▶ **TEXTAUSZUG**:

------------------------------------------------------------

Vortrag im Rahmen der Reihe „Synodale Prozesse“ vom Montag, 17. Dezember 2012 um 19 Uhr / Otto-Mauer-Zentrum / Währinger Straße 2-4 / 1090 Wien

Im August 1917 begann in Moskau ein Reformkonzil der Russischen Orthodoxen Kirchen, an dem neben den Bischöfen auch gewählte Kleriker- und Laienvertreter aus jeder Diözese als stimmberechtigte Mitglieder teilnehmen konnten. Gerade um diese Entscheidung wurde im Vorfeld heftig gerungen. Einige Bischöfe argumentierten damals, dass echte Reformen in der Kirche nur dann gelingen würden, wenn alle Stände aus allen Volksschichten auf dem Konzil vertreten sein würden. Leider sind die Reformansätze dieses Konzils infolge der Oktoberrevolution von 1917 im Keim erstickt worden.

Rudolf Prokschi ist Universitätsprofessor für Patrologie und Ostkirchenkunde und Vorstand des Instituts für Historische Theologie der Universität Wien. Sein Schwerpunkt ist Theologie und Geschichte des christlichen Ostens und Ökumene.

------------------------------------------------------------

▶ **ZU LÖSENDE AUFGABE**: Kannst du die Vortragsankündigung zum Moskauer Reformkonzil von 1917 vollständig und wortgetreu wiedergeben? Das anschließende Material steht in keinem Zusammenhang mit der Vortragsankündigung.

------------------------------------------------------------

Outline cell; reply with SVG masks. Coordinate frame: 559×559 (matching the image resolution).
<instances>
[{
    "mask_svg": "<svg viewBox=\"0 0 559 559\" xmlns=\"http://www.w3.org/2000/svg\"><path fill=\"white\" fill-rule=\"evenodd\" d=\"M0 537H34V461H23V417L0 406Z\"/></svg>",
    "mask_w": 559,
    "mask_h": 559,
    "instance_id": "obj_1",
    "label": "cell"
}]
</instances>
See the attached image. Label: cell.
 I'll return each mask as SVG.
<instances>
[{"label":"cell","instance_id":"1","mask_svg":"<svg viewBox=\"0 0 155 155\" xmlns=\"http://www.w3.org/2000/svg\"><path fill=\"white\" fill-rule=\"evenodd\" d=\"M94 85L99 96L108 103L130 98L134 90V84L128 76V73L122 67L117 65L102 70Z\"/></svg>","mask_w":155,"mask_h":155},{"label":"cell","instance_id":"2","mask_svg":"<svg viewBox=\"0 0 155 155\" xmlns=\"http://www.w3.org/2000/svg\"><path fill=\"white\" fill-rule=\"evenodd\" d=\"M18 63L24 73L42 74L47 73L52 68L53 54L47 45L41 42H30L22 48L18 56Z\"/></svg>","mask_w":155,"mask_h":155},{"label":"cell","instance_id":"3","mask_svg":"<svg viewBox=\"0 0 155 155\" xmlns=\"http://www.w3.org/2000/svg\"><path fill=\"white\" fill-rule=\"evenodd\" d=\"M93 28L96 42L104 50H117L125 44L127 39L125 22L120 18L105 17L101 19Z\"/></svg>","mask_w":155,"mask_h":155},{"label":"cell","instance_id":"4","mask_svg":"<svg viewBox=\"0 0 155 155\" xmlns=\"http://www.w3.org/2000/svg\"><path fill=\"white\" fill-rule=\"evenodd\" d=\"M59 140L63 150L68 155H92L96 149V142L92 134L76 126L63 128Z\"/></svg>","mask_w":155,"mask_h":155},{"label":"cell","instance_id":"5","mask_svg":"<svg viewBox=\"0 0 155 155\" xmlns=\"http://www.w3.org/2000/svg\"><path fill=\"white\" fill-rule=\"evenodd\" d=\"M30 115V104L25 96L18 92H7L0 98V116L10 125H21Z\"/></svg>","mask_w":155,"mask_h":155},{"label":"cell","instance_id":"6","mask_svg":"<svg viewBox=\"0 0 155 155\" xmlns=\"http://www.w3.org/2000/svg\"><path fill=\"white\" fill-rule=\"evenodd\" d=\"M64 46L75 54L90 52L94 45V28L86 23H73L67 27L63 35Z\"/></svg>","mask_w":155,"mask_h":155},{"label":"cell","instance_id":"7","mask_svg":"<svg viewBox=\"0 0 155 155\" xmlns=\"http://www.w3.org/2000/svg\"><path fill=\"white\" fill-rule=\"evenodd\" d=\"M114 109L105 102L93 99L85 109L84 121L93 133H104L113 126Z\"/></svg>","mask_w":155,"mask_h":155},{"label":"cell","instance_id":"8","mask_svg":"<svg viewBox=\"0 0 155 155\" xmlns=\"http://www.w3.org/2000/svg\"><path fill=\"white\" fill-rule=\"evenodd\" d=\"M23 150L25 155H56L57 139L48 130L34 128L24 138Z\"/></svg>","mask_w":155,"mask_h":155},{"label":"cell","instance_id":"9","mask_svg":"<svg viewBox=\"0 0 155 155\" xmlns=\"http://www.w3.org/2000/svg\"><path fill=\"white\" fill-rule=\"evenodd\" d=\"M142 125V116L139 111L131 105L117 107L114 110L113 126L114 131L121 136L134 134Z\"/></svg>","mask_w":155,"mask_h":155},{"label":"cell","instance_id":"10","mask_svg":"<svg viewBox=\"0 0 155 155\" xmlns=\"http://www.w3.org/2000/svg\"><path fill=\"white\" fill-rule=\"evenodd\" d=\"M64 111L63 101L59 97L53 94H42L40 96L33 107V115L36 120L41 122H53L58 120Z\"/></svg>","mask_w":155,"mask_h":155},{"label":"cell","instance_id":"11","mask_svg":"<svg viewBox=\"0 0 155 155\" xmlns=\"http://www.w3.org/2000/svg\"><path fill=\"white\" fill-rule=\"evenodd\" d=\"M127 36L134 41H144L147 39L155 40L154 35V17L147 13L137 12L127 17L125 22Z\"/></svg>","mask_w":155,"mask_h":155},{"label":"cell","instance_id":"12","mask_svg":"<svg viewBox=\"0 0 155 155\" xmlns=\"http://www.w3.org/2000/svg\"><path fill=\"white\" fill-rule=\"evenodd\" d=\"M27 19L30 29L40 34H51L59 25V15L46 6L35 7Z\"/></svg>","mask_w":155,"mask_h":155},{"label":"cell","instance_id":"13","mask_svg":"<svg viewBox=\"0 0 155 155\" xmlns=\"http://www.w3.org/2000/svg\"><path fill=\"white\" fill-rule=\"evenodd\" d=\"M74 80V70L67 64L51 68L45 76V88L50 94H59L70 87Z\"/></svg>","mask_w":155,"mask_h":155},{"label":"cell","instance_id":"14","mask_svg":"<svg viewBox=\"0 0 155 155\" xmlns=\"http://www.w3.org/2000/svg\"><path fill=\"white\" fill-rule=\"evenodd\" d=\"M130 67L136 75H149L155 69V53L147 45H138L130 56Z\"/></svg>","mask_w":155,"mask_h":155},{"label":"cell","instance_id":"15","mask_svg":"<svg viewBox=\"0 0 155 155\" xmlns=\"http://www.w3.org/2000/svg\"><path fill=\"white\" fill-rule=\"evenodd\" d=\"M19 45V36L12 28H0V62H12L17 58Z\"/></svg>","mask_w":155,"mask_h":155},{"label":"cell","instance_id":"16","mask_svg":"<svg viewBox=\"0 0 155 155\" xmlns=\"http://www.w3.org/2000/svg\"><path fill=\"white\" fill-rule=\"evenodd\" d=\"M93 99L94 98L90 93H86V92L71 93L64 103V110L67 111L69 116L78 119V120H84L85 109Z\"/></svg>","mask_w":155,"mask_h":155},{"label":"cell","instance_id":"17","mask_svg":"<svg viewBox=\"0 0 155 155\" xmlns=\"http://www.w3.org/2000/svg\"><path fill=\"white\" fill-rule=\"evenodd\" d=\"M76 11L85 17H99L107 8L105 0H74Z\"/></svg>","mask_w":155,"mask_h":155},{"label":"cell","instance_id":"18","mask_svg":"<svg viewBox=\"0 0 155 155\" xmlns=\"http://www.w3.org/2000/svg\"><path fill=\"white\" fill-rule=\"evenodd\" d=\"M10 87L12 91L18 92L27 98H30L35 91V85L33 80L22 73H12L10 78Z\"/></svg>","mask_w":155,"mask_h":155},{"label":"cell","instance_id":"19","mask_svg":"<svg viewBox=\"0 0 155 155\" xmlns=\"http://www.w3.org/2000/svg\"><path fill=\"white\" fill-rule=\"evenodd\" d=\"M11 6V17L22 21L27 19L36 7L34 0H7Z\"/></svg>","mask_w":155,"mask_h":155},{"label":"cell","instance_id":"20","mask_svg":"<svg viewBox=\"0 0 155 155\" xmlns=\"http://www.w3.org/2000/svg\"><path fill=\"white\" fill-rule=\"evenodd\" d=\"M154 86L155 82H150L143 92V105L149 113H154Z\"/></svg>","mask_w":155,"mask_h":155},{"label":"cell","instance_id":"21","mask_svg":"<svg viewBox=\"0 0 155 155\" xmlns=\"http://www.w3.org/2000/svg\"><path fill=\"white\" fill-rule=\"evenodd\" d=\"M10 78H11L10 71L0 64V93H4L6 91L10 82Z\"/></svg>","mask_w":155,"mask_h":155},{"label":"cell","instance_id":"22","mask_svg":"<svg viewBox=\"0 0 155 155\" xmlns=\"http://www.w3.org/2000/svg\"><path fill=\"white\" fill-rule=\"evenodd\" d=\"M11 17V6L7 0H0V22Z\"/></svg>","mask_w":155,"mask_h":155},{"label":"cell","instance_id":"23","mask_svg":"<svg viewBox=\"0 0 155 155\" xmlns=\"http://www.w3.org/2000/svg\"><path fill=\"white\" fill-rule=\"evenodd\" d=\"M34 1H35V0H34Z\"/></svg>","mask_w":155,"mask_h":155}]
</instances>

------------------------------------------------------------

▶ **ERGEBNIS**:
Vortrag im Rahmen der Reihe „Synodale Prozesse“ vom Montag, 17. Dezember 2012 um 19 Uhr / Otto-Mauer-Zentrum / Währinger Straße 2-4 / 1090 Wien

Im August 1917 begann in Moskau ein Reformkonzil der Russischen Orthodoxen Kirchen, an dem neben den Bischöfen auch gewählte Kleriker- und Laienvertreter aus jeder Diözese als stimmberechtigte Mitglieder teilnehmen konnten. Gerade um diese Entscheidung wurde im Vorfeld heftig gerungen. Einige Bischöfe argumentierten damals, dass echte Reformen in der Kirche nur dann gelingen würden, wenn alle Stände aus allen Volksschichten auf dem Konzil vertreten sein würden. Leider sind die Reformansätze dieses Konzils infolge der Oktoberrevolution von 1917 im Keim erstickt worden.

Rudolf Prokschi ist Universitätsprofessor für Patrologie und Ostkirchenkunde und Vorstand des Instituts für Historische Theologie der Universität Wien. Sein Schwerpunkt ist Theologie und Geschichte des christlichen Ostens und Ökumene.